The main figure (top) shows the rate of ice cap elevation change between 2010 and 2014 observed by CryoSat, overlaid on an image acquired by Sentinel-1A (in 2014). Red indicates that the ice surface is lowering. In the southeast region (green box) ice thinning far exceeds the colour scale of 2 m per year. A closer look at the southeast region is shown in the four smaller figures below. These figures show the evolution of ice velocity over the last two decades. Ice velocity in 2014 was mapped using Sentinel-1A and the DLR German Aerospace Center's TerraSAR-X mission. Image courtesy CPOM/GRL. For a larger version of this image please go here.

Rapid ice loss in a remote Arctic ice cap has been detected by the Sentinel-1A and CryoSat satellites.
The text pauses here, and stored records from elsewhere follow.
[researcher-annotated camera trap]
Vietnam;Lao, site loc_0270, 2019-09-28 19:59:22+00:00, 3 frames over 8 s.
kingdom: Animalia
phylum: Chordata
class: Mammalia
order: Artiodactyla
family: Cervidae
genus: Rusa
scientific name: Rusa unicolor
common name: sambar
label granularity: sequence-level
Located on Norway's Nordaustlandet island in the Svalbard archipelago, parts of the Austfonna ice cap have thinned by more than 50 m since 2012 - about a sixth of the ice's thickness.
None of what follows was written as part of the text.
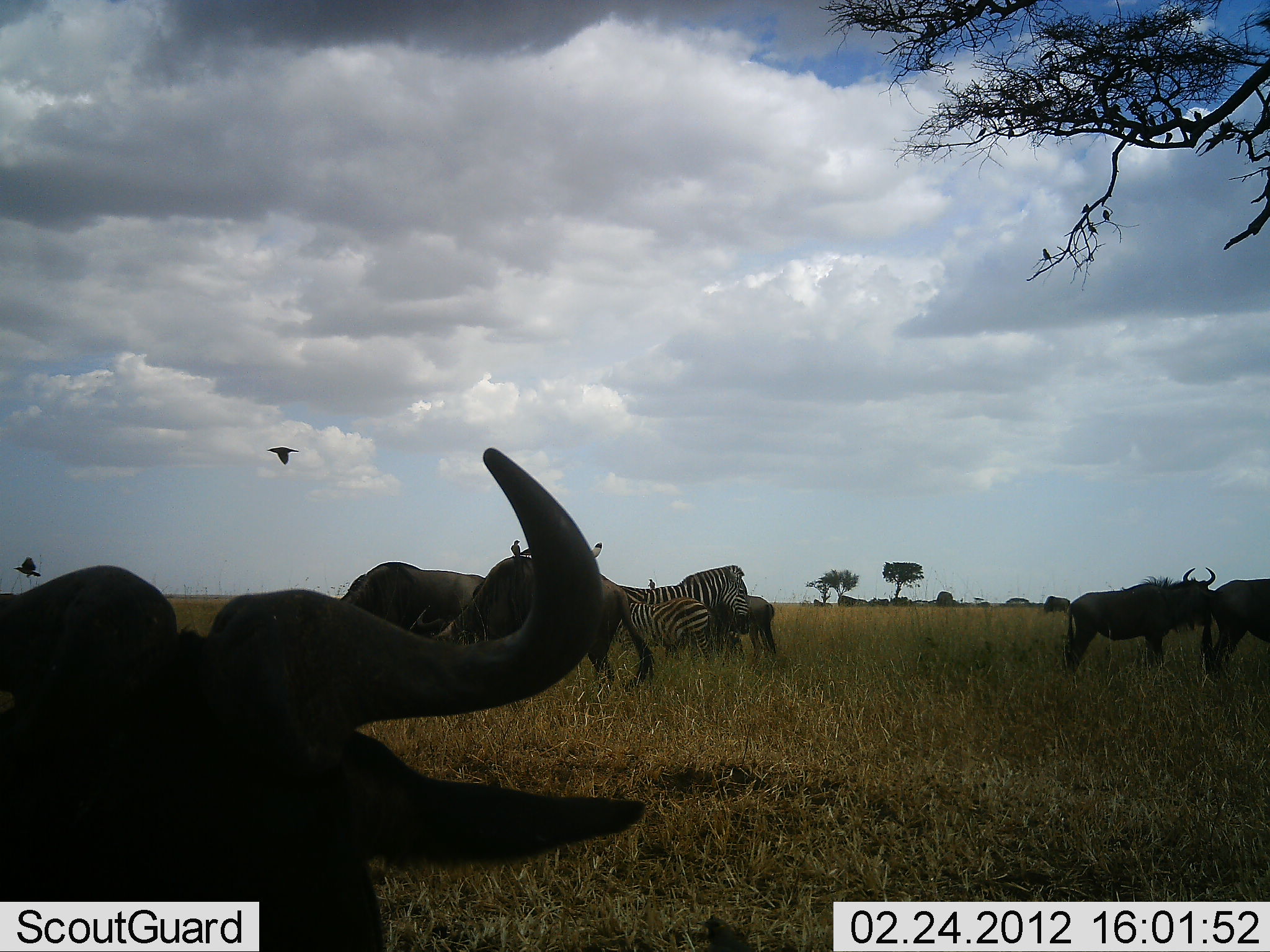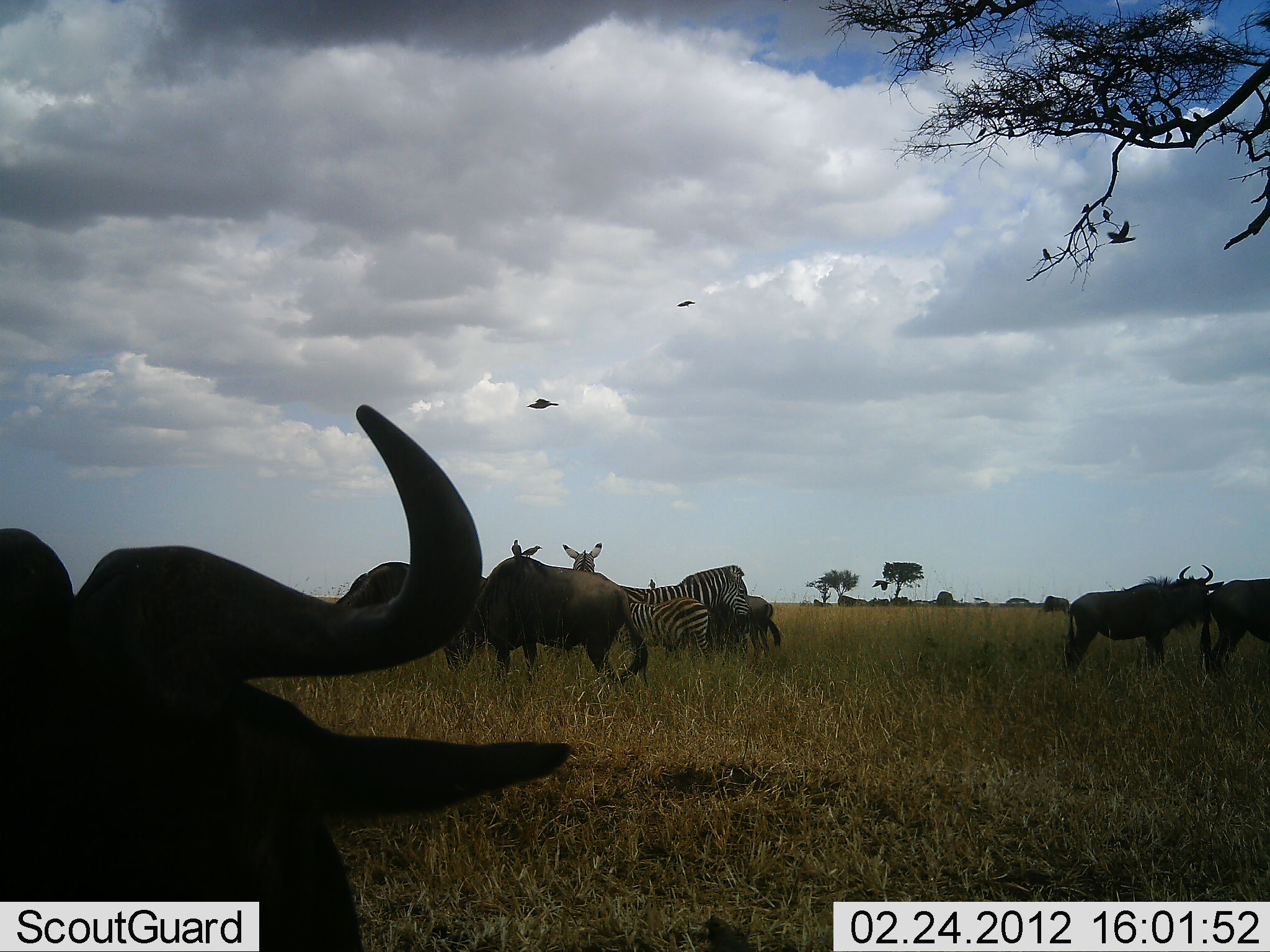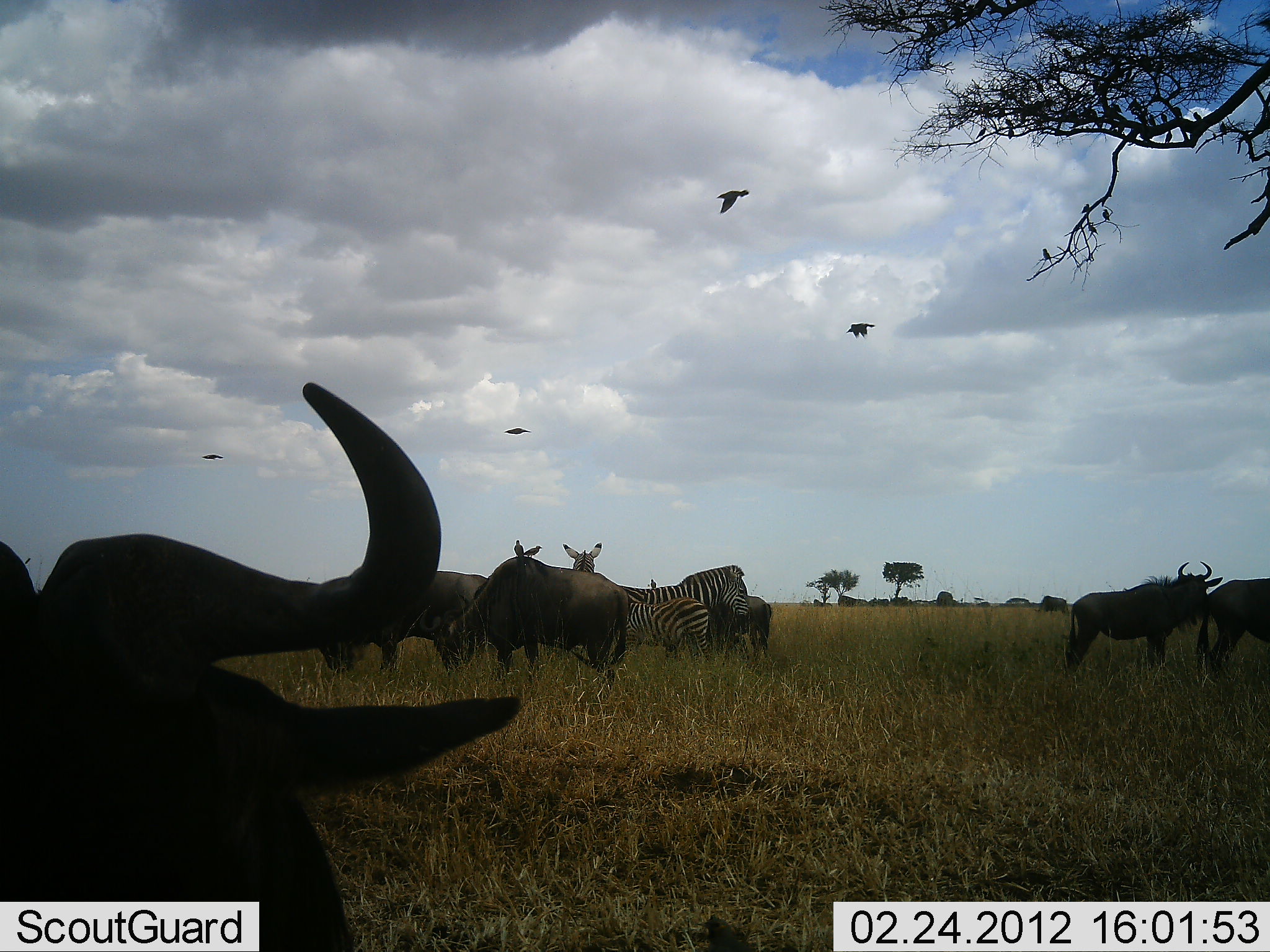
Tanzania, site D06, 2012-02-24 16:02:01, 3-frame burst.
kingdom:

Over the last two decades, ice loss from the southeast region of Austfonna has increased significantly, and ice thinning has spread over 50 km inland and is now within 10 km of the summit.
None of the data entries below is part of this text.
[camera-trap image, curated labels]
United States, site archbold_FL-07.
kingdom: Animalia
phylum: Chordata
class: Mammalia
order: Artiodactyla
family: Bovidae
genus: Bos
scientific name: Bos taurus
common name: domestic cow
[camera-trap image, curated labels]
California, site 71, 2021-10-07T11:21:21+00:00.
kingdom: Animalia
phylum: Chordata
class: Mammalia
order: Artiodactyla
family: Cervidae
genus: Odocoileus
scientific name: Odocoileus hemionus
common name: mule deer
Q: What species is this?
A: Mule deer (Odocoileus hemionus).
The ice cap's outlet glacier is also flowing 25 times faster, from 150 m to 3.8 km per year - half a metre per hour.

In the study published in Geophysical Research Letters, a team led by scientists from the Centre for Polar Observation and Modelling (CPOM) at the University of Leeds in the UK combined observations from eight satellite missions, including Sentinel-1A and CryoSat, with results from regional climate models.

"These results provide a clear example of just how quickly ice caps can evolve, and highlight the challenges associated with making projections of their future contribution to sea level," said the study's lead author, Dr Mal McMillan.

"New satellites such as Sentinel-1A and CryoSat are essential for enabling us to systematically monitor ice caps and ice sheets, and to better understand these remote polar environments."

Sentinel-1A, the first satellite developed for Europe's Copernicus programme, was launched in April last year, while CryoSat has been in orbit since 2010.

Melting ice caps and glaciers are responsible for about a third of recent global sea-level rise. Although scientists predict that they will continue to lose ice in the future, determining the exact amount is difficult, owing to a lack of observations and the complex nature of their interaction with the surrounding climate.

"Glacier surges, similar to what we have observed, are a well-known phenomenon," said Professor Andrew Shepherd, Director of CPOM.

"However, what we see here is unusual because it has developed over such a long period of time, and appears to have started when ice began to thin and accelerate at the coast."

There is evidence that the surrounding ocean temperature has increased in recent years, which may have been the original trigger for the ice cap thinning.

"Whether or not the warmer ocean water and ice cap behaviour are directly linked remains an unanswered question.

"Feeding the results into existing ice flow models may help us to shed light on the cause, and also improve predictions of global ice loss and sea level rise in the future."

Long-term observations by satellites are crucial for monitoring such climate-related phenomena in the years and decades to come.